Virginia Sen. Jim Web wants to do something about that. He's taken up the cause of prison reform, the New York Times reports, because he sees the damage our current system has done and continues to do:
  • We have five percent of the world's population and a fourth of its prisoners.
  • According to the Washington Post, Virginia spends 60 percent as much on prisons as on education (thank you former Gov. George Allen).
  • Nationally, it costs more than $30,000 a year to house a federal prisoner for a year.
  • The average cost of a private college in 2008-2009, according to the College Board, is $25,143 a year; a public education costs $6,585 (that's more than four prisoners).
  • States spend $50 billion a year, the feds $5 billion more.
Basically, the simple math tells us something important: it's cheaper to educate people than to imprison them. Much cheaper. Educated people contribute. Imprisoned people soak up resources and result in higher taxes for the rest of us. All those prisons George Allen overbuilt when he was governor would have been far better had they been community college expansions, trade schools, specialty high schools for those who don't do well in traditional institutions. But most prisons don't even bother with educational components, save for making license plates, and how much demand is there for that skill on the outside?

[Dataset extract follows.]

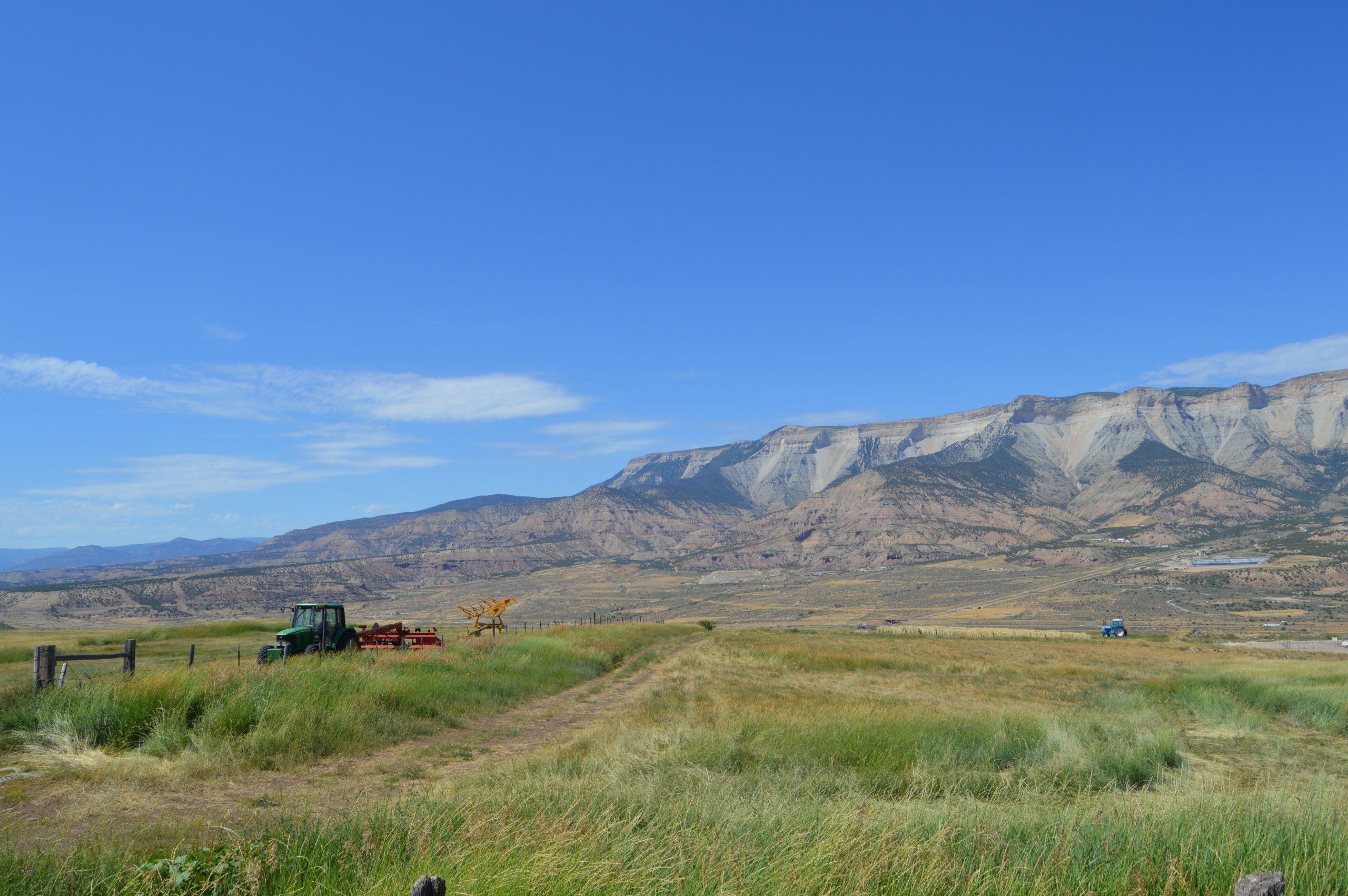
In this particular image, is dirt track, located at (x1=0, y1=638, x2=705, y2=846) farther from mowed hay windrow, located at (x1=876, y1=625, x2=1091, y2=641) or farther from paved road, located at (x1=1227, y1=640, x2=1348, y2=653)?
paved road, located at (x1=1227, y1=640, x2=1348, y2=653)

Webb is a Southern conservative Democrat who has gained quite a bit of respect in his brief time in Congress (replacing George Allen, it might be noted) and my suspicion is that only a conservative can help turn around this disastrous public policy. The whole bogus notion of being "tough on crime" by sending more people to lockup has been disproved as an effective weapon time after time, but politicians are terrified to do anything but play to negative emotion. It's time they started working toward the bottom line on this one: an educated population doesn't commit all those crimes, minor or major.